VICAR: Thank you, Mrs. Upshott, and I’m going to lock the door so that I can’t be disturbed by anyone. And would you lock that one ( points R.) so that no–one can come in anywhere.
MRS. UPSHOTT: Oh, no–one comes that way, sir.
VICAR: Never mind; we’ll have it locked.
She locks it. Exit L. VICAR then locks that one also. He returns to his table, but inspiration does not come. After a while the DARK STRANGER slips from behind the surplice that hangs on the wall and walks slowly towards the VICAR from behind. As he wears no boots or shoes his black socks make no sound. There is no light in the room but two candles beside the VICAR’S ink–pot. He reaches the VICAR’S elbow .
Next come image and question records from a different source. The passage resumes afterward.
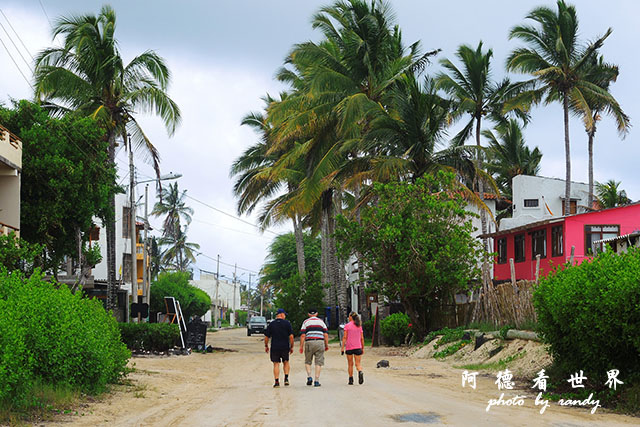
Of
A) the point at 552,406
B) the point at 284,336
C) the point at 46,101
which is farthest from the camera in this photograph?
the point at 46,101

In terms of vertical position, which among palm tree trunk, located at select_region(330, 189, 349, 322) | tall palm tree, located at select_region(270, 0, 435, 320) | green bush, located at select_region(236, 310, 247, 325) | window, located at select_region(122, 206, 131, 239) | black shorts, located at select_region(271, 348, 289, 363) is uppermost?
tall palm tree, located at select_region(270, 0, 435, 320)

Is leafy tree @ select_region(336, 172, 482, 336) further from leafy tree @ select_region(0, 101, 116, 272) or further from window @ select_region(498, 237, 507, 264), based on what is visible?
window @ select_region(498, 237, 507, 264)

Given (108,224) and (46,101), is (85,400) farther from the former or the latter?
(46,101)

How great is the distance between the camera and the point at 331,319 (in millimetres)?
50750

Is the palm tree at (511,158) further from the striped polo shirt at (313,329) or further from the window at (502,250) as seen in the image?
the striped polo shirt at (313,329)

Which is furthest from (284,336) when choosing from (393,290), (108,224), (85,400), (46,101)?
(46,101)

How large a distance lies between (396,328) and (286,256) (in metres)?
45.3

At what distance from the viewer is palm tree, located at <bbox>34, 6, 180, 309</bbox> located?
29938 mm

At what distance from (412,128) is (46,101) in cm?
1588

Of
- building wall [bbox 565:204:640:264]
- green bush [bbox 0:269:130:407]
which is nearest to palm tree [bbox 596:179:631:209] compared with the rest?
building wall [bbox 565:204:640:264]

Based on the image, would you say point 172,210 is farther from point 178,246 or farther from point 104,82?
point 104,82

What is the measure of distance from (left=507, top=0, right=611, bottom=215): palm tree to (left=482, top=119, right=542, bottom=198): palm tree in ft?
42.3

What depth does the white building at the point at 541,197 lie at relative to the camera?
47.8 metres

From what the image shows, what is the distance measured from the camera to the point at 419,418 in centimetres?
1030
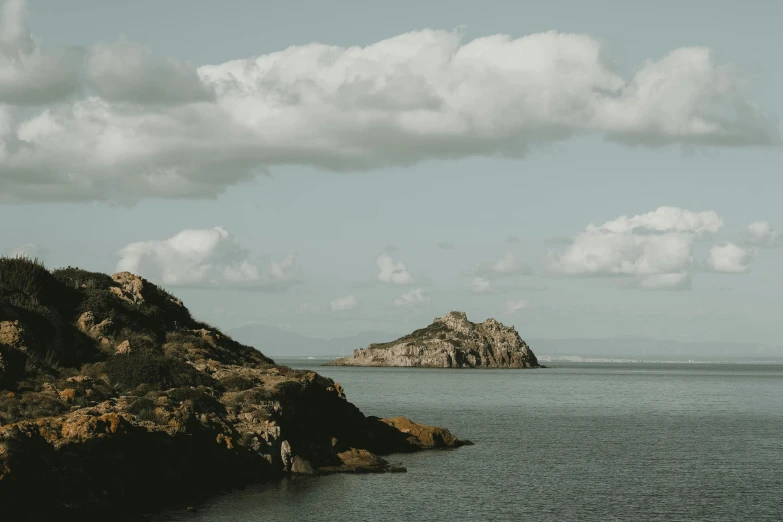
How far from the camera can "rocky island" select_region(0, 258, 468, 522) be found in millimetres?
41812

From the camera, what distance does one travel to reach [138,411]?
50469 mm

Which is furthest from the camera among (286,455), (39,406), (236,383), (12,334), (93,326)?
(93,326)

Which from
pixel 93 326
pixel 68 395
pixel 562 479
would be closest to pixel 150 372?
pixel 68 395

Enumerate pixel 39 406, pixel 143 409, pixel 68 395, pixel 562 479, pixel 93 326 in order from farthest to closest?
pixel 93 326
pixel 562 479
pixel 143 409
pixel 68 395
pixel 39 406

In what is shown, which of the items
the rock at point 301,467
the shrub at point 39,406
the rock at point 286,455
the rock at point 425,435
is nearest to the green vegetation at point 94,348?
the shrub at point 39,406

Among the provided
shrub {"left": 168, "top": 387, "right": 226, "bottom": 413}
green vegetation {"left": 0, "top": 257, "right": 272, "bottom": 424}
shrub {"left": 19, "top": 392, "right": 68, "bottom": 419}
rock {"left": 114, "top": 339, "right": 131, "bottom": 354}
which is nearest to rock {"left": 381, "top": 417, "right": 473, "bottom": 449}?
green vegetation {"left": 0, "top": 257, "right": 272, "bottom": 424}

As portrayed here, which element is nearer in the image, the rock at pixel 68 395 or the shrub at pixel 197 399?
the rock at pixel 68 395

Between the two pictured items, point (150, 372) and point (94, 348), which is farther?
point (94, 348)

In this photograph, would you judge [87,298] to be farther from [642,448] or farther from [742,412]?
[742,412]

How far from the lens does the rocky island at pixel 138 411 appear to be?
4181 centimetres

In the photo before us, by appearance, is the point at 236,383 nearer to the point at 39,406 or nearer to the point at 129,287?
the point at 39,406

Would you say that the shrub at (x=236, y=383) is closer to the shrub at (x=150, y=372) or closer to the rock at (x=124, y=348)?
the shrub at (x=150, y=372)

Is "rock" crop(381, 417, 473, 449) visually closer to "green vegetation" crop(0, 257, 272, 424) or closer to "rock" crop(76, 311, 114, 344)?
"green vegetation" crop(0, 257, 272, 424)

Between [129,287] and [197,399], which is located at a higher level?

VICAR: Hullo! What do you want?
DARK STRANGER: I want to help you.
VICAR: But how did you get in?
DARK STRANGER: Excuse me, but shall we not discuss relevant things instead of trivial? You need help, do you not?
VICAR: Perhaps. But how did you get in?
DARK STRANGER: As you wish. But is not help of more importance than the direction from which it comes?
VICAR: How do you know I want help?
DARK STRANGER: Is it not more important whether I am wrong or right, than how I come to be right?